Background: Gabapentin, an anticonvulsant, recently has been suggested as an effective post-operative "analgesic" agent. The objective of the present study was to examine the analgesic effectiveness and opioid-sparing effects associated with the use of a single dose of gabapentin as a prophylactic analgesic. Materials and Methods: In a randomized double-blinded clinical trial, 50 American Society of Anesthesiologists I and II patients with an age range of 40-60 years who were the candidate for inguinal herniorrhaphy under spinal anesthesia were randomly assigned to receive 400 mg gabapentin or placebo 2 h prior to surgery. Post-operatively, the pain was assessed on a visual analog scale (VAS) at 2, 4, 12 and 24 h at rest. Morphine 0.05 mg/kg intravenously was used to treat post-operative pain on patient's demand. Total morphine consumption in the first 24 h after surgery was also recorded. Results: Patients in the gabapentin group had significantly lower VAS scores at the all-time intervals of study than those in the placebo group (P < 0.05). The total morphine consumption in the first 24 h after surgery was also significantly lower in gabapentin group than in the placebo group (0.9 ± 1.23 vs. 1.8 ± 1.5; P = 0.003). There was no significant difference between the first time of analgesic request among the two groups. Conclusion: In conclusion, prophylactic administration of gabapentin decreases pain scores and analgesic consumption in the first 24 h after repair of inguinal hernia.

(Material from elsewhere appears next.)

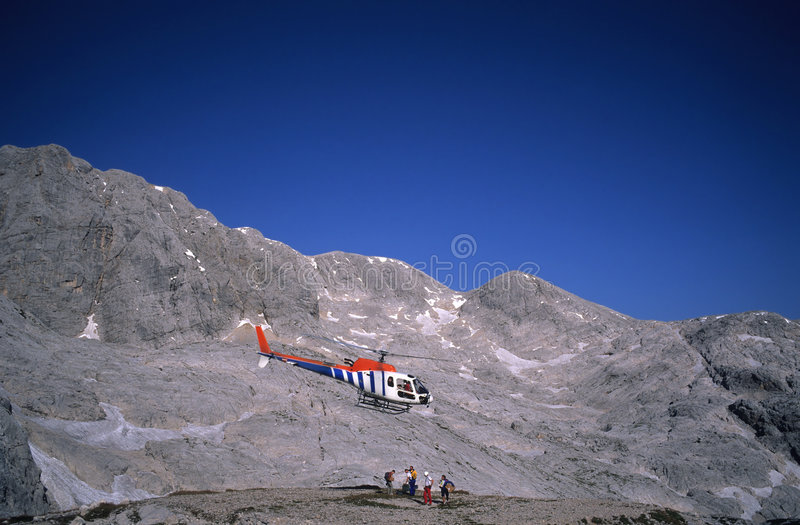Mountain rescue. Rescue helicopter in the Alps, Austria royalty free stock image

Keywords: Analgesic requirement, gabapentin, herniorrhaphy, post-operative pain


How to cite this article:
Mahoori A, Noroozinia H, Hasani E, Hosainzadeh S. The effect of pre-operative administration of gabapentin on post-operative pain relief after herniorrhaphy. Saudi J Anaesth 2014;8:220-3

How to cite this URL:
Mahoori A, Noroozinia H, Hasani E, Hosainzadeh S. The effect of pre-operative administration of gabapentin on post-operative pain relief after herniorrhaphy. Saudi J Anaesth [serial online] 2014 [cited 2020 Jul 11];8:220-3. Available from: http://www.saudija.org/text.asp?2014/8/2/220/130722


  Introduction Top


According to the definition of International Association for the Study of Pain, pain is an emotional experience accompanying a physical injury or psychosomatic problems. [1] In spite of the use of new drugs and novel drug delivery modalities, studies have shown that acute post-operative pain continues to be undermanaged. Approximately, three of every four patients experience acute pain after surgery and 80% of these have moderate to severe pain. [2] Since post-operative pain management is important in early mobilization and well-being of surgical patients, [3] it is now widely accepted that appropriate attention must be paid in both pediatric and adult patients specially in critically ill groups. [1] Non-steroidal anti-inflammatory drugs, local anesthetics, alpha2 agonists and N-methyl-D-aspartate receptor antagonists are the main pharmacologic groups, which have been investigated for their synergic effects in association with opioid analgesics in the management of post-operative pain. [4]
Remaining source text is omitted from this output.